FIG. 13 Phase-correcting filter.
FIG. 14 ATC active crossover system.
BI-WIRING AND TRI-WIRING
If the cause of the first major parting of the ways of the 'engineers' and
the 'audiophiles' was the audibility of class A type crossover distortion
in transistor-operated audio amplifiers (nothing to do with loudspeakers in
this case) - which the engineers said was either non-existent or negligible,
and the audiophiles said they could hear and disliked - the second was whether
or not loudspeaker cables were audibly important. Once again, the engineers
said that their calculations and measurements proved conclusively that they
were unimportant acoustically, provided that they were of a reasonably low
resistance, and, once again, the audiophiles said that they could hear a difference,
and they were acoustically very important.
My own feeling in this instance is that the audiophiles have overstated their
case but, nevertheless, there is a grain of truth in their claims, as can
be shown by a simple experiment. Let us take the case of a pair of LS units
which have been wired up using a couple of equal lengths of twin-core 10 amp
mains cable. This is a fairly common practice among the more prosaic, or more
frugally minded, members of the audio fraternity (if it had so happened that
their power amplifier did not come complete with a pair of specialty speaker
cables), even when their total expenditure on their equipment was substantial
- and that the position of the channel balance control has been optimally
adjusted to provide a central stereo image.
Now, in the interests of tidiness, let us reduce the length of one of the
LS cables, so that there is less redundant cable between the power amplifier
and the nearer LS unit. Almost certainly it will be found that the position
of the channel balance control for a central stereo image must now be altered
so that less gain is required from the LS unit fed by the shorter LS lead
- a condition which is unaffected by change of amplifiers or LS units.

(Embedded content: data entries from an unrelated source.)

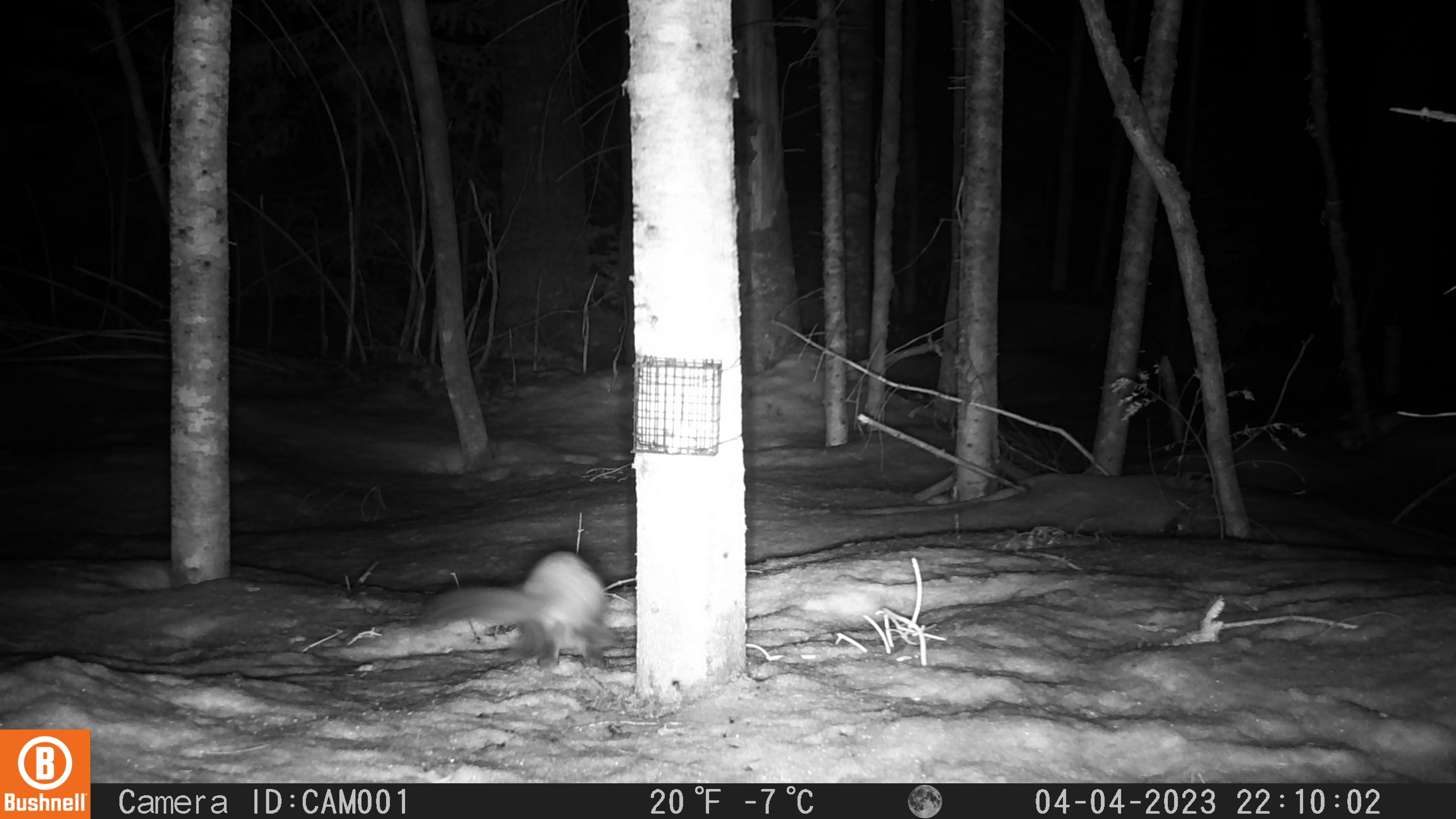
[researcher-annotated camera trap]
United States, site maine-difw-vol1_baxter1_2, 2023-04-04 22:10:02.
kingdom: Animalia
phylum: Chordata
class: Mammalia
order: Carnivora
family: Mustelidae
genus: Martes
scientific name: Martes americana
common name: american marten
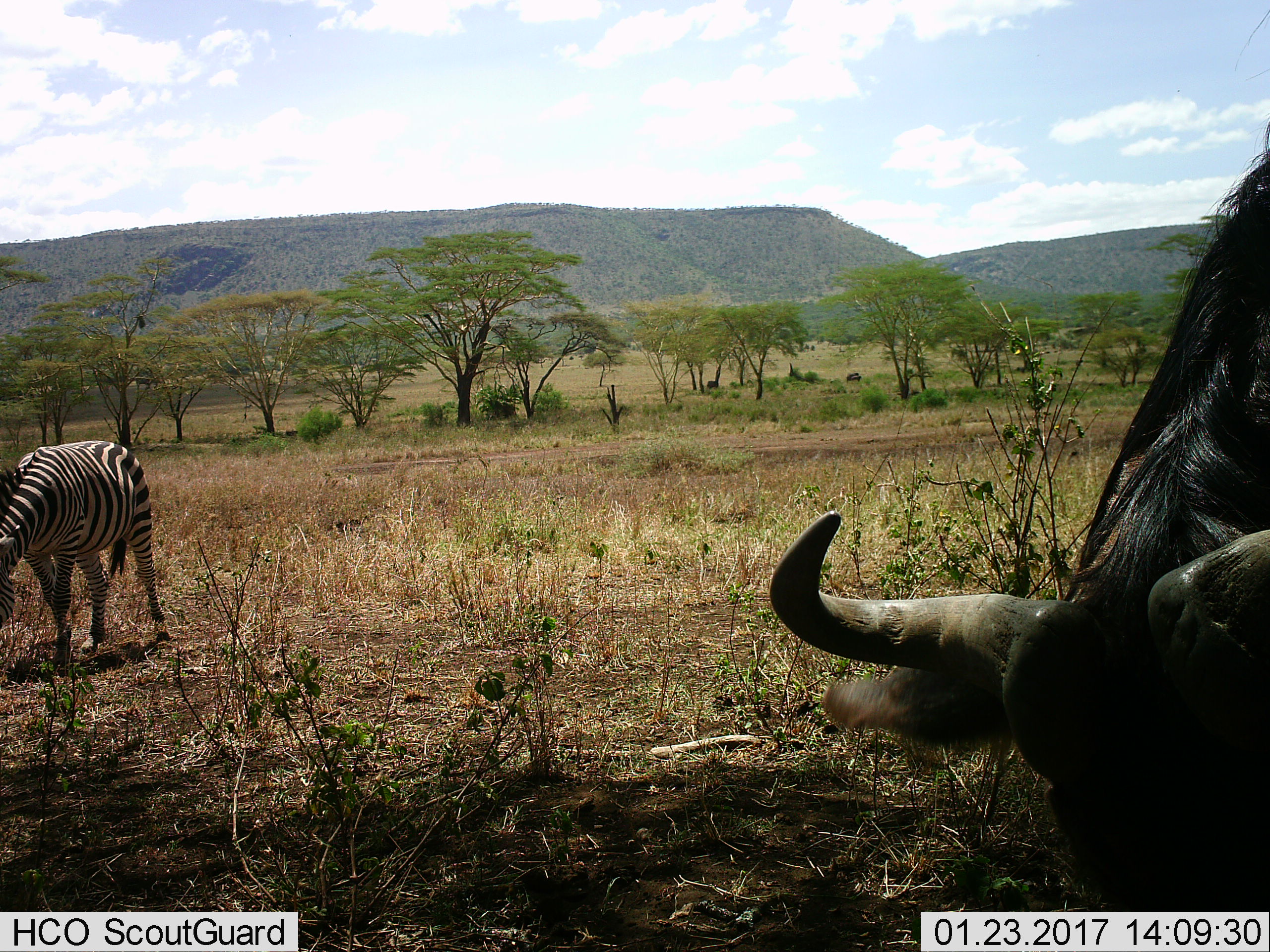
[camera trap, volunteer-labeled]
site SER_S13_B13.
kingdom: Animalia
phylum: Chordata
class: Mammalia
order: Artiodactyla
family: Bovidae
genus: Connochaetes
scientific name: Connochaetes taurinus taurinus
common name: blue wildebeest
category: wildebeestblue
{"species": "wildebeestblue (blue wildebeest) (Connochaetes taurinus taurinus)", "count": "1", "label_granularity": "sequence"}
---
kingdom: Animalia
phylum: Chordata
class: Mammalia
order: Perissodactyla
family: Equidae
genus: Equus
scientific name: Equus quagga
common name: plains zebra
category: zebraplains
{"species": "zebraplains (plains zebra) (Equus quagga)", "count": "1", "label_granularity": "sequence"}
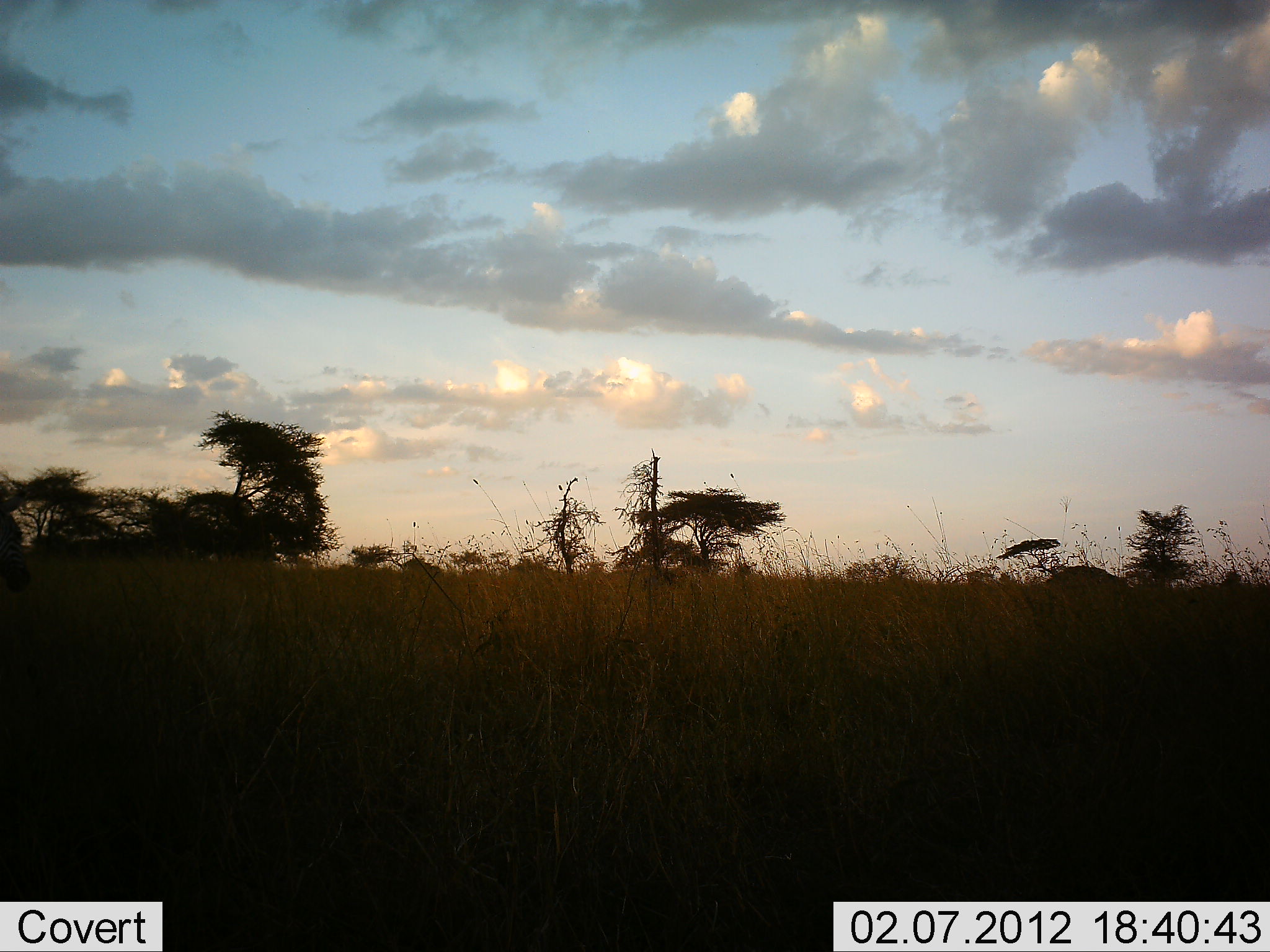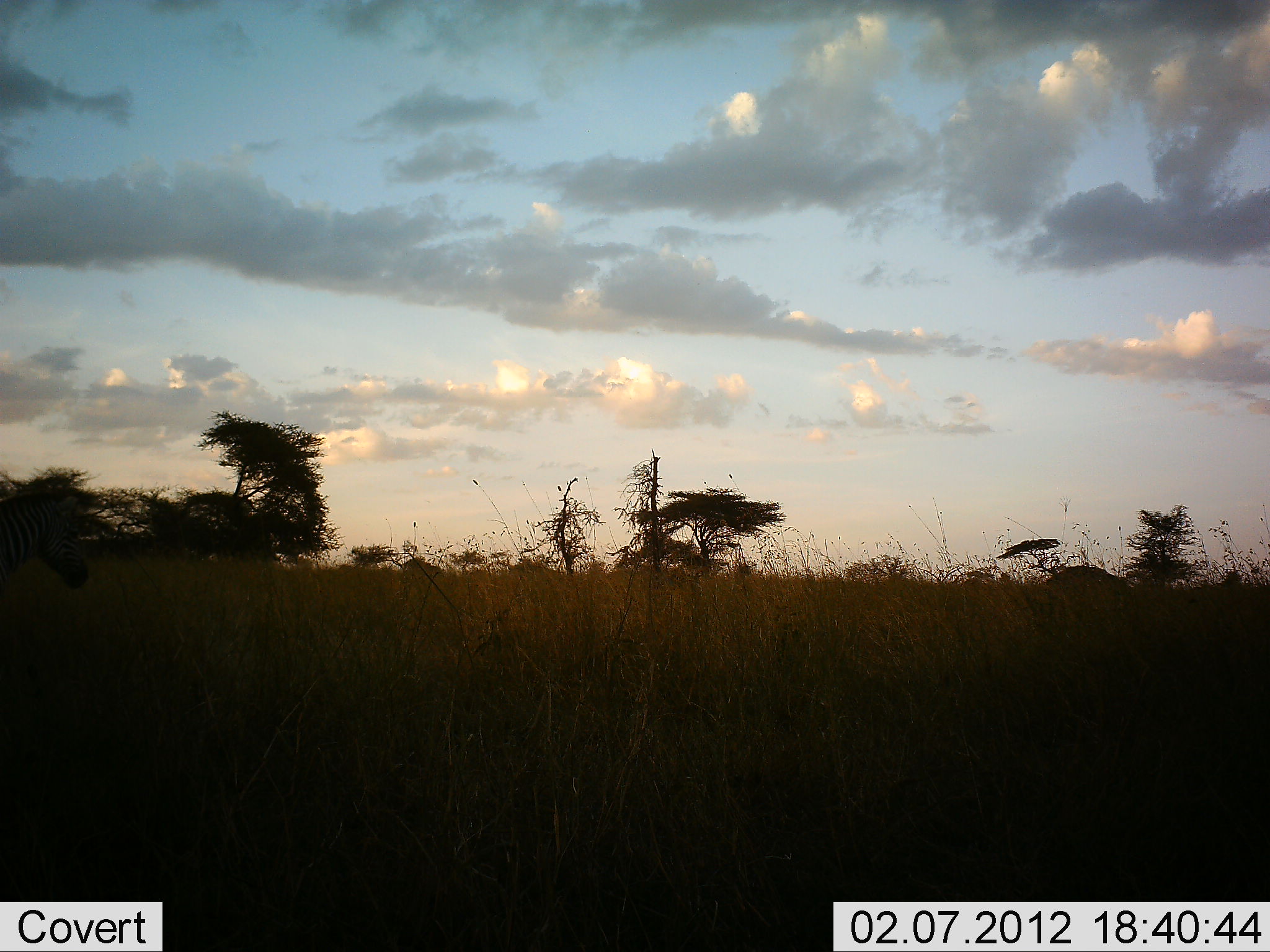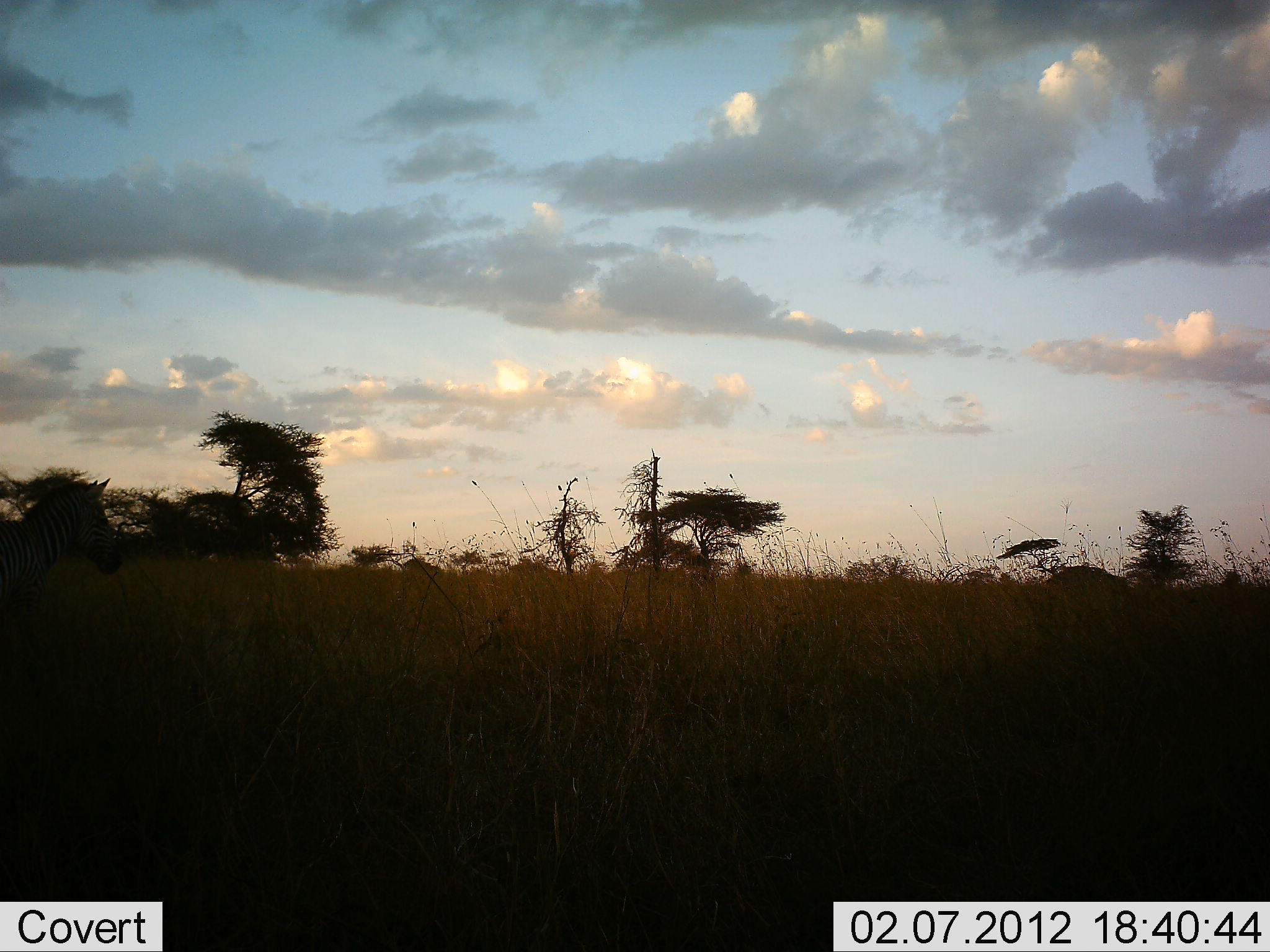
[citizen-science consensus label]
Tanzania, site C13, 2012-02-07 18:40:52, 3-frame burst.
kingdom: Animalia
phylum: Chordata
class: Mammalia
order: Perissodactyla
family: Equidae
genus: Equus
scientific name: Equus quagga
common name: plains zebra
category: zebra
Zebra (plains zebra) (Equus quagga), count 1. Behavior (volunteer vote fractions): standing 4%, resting 0%, moving 92%, interacting 4%. Young present (vote fraction): 0%. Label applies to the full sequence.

This outcome would be puzzling to the user, if he or she had previously satisfied
themselves either by measurement or by calculations based on the maker's specification
of resistance per meter, that the resistance of their LS cables was substantially
lower than the quoted impedance of their loudspeakers. Experiment suggests
that the extent to which the central stereo image position is affected by
the relative lengths of the LS cables depends on the goodness (in respect
of lowness of resistance) of the cables, so that the offset of central stereo
image caused by cable length asymmetry is less noticeable with the better
quality cables.
I think that the explanation of this phenomenon is that the LS makers' quoted
impedance values tend to be somewhat notional and that the impedance of most
multiple-driver loudspeaker units can fall to very low levels at parts of
the audio spectrum, especially under dynamic conditions.
Therefore the amplifier and its output leads may be required, under some
conditions, to drive an LS load of less than an ohm, rather than the 'eight
ohms' suggested by the makers.
However, the more enthusiastic members of the hi-fi fraternity, having discovered
that cable types can affect the system performance, have made the presumption,
on the basis of this discovery, that the fewer signal components carried by
the LS cable, the better the system will sound. The logical conclusion from
this belief is that the audio performance of the LS unit will be improved
if the crossover unit within the speaker assembly is designed so that it can
be divided into sections, and so that each section can be individually connected
to the amplifier output by way of its individual cable pair. Systems of this
kind seem to have gained some popularity, but I feel that such bi-wired or
tri-wired set-ups cannot really approach the performance which can be given
by active crossover networks feeding individual amplifiers and driver units.